Et M. Mbaye qui a grandement participé au rayonnement sous-régional de la Sonatel, a étalé ses inquiétudes, par rapport à l’incompressibilité des 35% de l’Etat. Et pour lui, « c’est un signal qui n’est pas le meilleur qui est donné par le pays. Et pour l’Apix ça ne doit pas être une excellente nouvelle » a-t-il lâché. Faisant des leçons au gouvernement qui se taxe d’être libéral, M. Mbaye se demande s’il est « très bon pour un gouvernement libéral de dire qu’on veut avoir une part incompressible, en plus pour des sociétés qui marchent » et si « avoir une part incompressible de 35%, ce n’est pas un message qui peut être contre-productif quand on veut attirer des investisseurs ». Même s’il trouve que ce soit « normal », pour l’Etat de renforcer sa position dans le capital de la Sonatel, Cheikh Tidiane Mbaye trouve que « tous les investisseurs ne veulent pas avoir l’Etat dans leur capital ».
Et pour les autres opérateurs privés expresso Tigo, le Dg de la Sonatel « pense qu’elles n’aiment pas voir l’Etat dans leur capital ».
« Si l’Etat passe de 27 à 35%, les 100 milliards qu’il a sur les bénéfices passeraient à 109 milliards, c’est marginal »
De plus, les ressources que l’Etat tirerait de cette transaction seraient infimes : « L’Etat récolte 200 milliards de Sonatel. Mais il y a 100 milliards qu’il prend sur les bénéfices au titre de l’impôt sur les sociétés, des dividendes, de l’impôt sur les dividendes, de l’Irvm. S’il passe de 27 à 35%, les 100 milliards qu’il a sur les bénéfices passeraient à 109 milliards, c’est marginal à vrai dire » indique le Dg de la Sonatel. C’est pourquoi s’interroge-t-il encore, « pourquoi pour presque rien apeurer le marché, faire freiner les investisseurs. Donc globalement si on nous avait demandé on aurait donné notre point de vue et ça aurait fait réfléchir ».
« Pourquoi pour presque rien apeurer le marché, faire freiner les investisseurs ? »

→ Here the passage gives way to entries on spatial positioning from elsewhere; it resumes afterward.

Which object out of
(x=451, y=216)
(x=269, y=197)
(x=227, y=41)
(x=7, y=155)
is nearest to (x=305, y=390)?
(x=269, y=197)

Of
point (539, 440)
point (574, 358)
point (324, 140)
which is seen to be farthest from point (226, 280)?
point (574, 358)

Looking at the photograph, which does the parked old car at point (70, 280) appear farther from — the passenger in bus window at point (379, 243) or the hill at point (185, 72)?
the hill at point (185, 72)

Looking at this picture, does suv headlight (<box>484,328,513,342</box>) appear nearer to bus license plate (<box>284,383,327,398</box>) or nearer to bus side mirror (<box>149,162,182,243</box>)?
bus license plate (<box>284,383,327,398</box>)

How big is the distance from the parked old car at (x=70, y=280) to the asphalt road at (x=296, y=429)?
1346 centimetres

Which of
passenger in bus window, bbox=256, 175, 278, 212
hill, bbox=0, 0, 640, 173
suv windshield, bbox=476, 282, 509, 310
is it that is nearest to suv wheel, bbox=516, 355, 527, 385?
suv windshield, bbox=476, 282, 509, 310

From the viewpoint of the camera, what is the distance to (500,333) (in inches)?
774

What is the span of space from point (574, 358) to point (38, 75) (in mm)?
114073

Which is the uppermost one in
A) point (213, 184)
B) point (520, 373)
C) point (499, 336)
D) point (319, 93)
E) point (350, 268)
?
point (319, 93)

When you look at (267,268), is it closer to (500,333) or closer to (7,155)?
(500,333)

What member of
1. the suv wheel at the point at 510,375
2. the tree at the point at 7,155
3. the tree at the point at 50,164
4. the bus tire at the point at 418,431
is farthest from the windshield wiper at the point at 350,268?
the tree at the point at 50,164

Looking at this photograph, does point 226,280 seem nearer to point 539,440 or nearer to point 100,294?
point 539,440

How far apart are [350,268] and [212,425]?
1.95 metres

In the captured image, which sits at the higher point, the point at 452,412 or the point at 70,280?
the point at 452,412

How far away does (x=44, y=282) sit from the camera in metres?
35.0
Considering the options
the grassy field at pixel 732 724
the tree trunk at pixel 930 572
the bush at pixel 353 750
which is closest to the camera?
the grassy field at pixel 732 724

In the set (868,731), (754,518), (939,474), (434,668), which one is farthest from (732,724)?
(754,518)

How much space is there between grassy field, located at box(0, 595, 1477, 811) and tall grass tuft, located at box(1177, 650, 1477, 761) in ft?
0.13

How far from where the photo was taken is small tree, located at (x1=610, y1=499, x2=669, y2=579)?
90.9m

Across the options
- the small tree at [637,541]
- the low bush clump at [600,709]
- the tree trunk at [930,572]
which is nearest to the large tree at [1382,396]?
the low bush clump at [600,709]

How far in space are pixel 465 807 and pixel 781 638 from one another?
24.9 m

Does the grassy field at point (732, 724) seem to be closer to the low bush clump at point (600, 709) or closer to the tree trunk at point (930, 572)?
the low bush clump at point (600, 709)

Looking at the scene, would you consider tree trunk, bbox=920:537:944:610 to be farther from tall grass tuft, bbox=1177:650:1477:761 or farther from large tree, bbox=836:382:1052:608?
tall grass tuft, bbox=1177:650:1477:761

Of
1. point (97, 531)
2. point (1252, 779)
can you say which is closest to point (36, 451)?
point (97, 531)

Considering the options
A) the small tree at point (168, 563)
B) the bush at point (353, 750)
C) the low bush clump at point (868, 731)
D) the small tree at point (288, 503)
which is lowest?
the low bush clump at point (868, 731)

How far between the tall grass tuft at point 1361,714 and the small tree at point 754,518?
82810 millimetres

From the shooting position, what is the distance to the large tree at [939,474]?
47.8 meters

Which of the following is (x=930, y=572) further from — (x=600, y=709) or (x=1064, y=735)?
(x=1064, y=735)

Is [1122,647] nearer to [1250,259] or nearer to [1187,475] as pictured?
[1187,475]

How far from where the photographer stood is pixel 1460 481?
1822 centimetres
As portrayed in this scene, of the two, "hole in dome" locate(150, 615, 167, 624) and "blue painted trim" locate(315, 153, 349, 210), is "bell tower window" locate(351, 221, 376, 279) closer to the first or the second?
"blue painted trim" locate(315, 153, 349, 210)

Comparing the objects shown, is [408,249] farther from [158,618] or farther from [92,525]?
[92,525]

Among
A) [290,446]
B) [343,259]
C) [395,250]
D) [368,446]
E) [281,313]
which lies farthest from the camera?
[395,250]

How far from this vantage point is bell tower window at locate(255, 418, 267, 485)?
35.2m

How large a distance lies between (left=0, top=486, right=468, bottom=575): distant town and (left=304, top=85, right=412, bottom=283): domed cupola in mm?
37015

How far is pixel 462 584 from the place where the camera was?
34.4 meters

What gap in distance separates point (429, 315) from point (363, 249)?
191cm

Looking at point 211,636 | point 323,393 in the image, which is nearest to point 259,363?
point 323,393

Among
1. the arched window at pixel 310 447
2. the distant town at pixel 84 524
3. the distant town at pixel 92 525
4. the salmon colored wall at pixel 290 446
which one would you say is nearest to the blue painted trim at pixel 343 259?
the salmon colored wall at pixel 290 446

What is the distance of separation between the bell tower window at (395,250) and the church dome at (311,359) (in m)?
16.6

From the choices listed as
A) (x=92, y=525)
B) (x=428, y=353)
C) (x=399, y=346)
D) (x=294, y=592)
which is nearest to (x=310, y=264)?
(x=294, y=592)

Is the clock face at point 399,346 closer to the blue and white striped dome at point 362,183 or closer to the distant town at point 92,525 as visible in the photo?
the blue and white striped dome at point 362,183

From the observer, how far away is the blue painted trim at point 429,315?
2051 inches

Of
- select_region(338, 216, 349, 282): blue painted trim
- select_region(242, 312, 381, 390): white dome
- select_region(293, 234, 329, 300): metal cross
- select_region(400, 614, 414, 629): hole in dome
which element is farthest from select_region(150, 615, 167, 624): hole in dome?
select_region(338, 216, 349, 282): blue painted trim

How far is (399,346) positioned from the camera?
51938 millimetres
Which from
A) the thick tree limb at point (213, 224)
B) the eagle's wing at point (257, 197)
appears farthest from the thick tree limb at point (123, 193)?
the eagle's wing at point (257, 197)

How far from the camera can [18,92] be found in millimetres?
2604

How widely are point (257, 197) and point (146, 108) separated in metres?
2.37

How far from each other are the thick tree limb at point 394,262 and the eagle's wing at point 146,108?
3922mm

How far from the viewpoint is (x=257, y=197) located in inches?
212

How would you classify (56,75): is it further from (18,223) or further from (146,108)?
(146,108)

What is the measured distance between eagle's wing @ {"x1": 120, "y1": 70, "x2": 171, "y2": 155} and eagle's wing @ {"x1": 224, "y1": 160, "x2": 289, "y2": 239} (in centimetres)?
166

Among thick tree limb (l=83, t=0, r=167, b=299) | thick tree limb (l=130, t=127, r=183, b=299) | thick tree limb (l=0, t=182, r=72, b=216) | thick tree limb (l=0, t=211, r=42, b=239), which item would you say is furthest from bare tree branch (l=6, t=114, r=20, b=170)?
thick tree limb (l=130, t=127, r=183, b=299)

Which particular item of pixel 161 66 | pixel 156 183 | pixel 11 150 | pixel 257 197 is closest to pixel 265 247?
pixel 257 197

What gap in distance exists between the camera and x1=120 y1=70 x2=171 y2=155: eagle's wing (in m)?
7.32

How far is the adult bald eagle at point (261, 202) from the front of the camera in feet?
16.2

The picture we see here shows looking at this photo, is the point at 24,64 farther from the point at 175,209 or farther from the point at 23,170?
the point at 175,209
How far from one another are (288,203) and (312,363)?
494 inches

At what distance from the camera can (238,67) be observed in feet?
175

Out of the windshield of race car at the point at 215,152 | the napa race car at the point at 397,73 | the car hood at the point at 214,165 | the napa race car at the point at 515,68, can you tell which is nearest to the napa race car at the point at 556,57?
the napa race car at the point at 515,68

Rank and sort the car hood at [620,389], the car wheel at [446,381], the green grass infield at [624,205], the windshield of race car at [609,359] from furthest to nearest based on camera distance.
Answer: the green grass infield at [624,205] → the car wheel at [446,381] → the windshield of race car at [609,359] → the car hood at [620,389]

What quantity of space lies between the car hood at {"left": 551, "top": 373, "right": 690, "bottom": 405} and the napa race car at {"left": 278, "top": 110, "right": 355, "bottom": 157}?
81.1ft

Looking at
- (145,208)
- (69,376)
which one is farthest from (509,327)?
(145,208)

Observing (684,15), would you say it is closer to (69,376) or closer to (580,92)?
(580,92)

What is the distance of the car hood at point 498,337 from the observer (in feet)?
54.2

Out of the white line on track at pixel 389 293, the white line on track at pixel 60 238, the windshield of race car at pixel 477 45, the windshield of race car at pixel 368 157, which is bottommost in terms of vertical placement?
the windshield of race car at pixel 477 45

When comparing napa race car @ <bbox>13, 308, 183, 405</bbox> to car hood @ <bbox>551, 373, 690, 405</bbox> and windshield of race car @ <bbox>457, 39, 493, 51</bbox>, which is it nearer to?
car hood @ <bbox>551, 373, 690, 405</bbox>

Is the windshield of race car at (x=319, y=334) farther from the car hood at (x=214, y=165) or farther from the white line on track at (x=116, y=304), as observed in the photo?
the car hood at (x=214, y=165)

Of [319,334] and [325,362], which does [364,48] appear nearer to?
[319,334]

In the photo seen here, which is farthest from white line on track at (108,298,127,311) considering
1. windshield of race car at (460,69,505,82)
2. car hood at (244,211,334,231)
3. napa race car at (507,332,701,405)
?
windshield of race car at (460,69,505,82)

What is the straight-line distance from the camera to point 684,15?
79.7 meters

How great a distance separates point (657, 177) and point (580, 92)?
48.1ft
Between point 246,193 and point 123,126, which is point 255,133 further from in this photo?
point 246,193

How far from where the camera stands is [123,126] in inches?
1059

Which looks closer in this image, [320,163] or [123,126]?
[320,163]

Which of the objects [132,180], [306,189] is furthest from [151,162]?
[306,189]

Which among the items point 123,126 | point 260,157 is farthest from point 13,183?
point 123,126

Quant à la somme globale que l’Etat devrait débourser pour détenir 35% dans chaque société de téléphonie au Sénégal, c’est 300 milliards que le gouvernement devra mettre sur la table, alors qu’il y a des priorités ailleurs : « si l’Etat devait acheter sur le marché les 8% ça lui coûterait 120 milliards, mais dans la réalité 120 milliards c’est impossible. Il devrait payer une prime et ça tournerait autour de 150 milliards rien que pour Sonatel. Pour les autres, c’est 35% qu’il devrait payer. Si je dois évaluer, ça tourne autour de 300 milliards au total pour avoir 35% dans chaque opérateur ». Ce qui lui fait asséner, « je pense que l’Etat a d’autres priorités d’autres préoccupations ».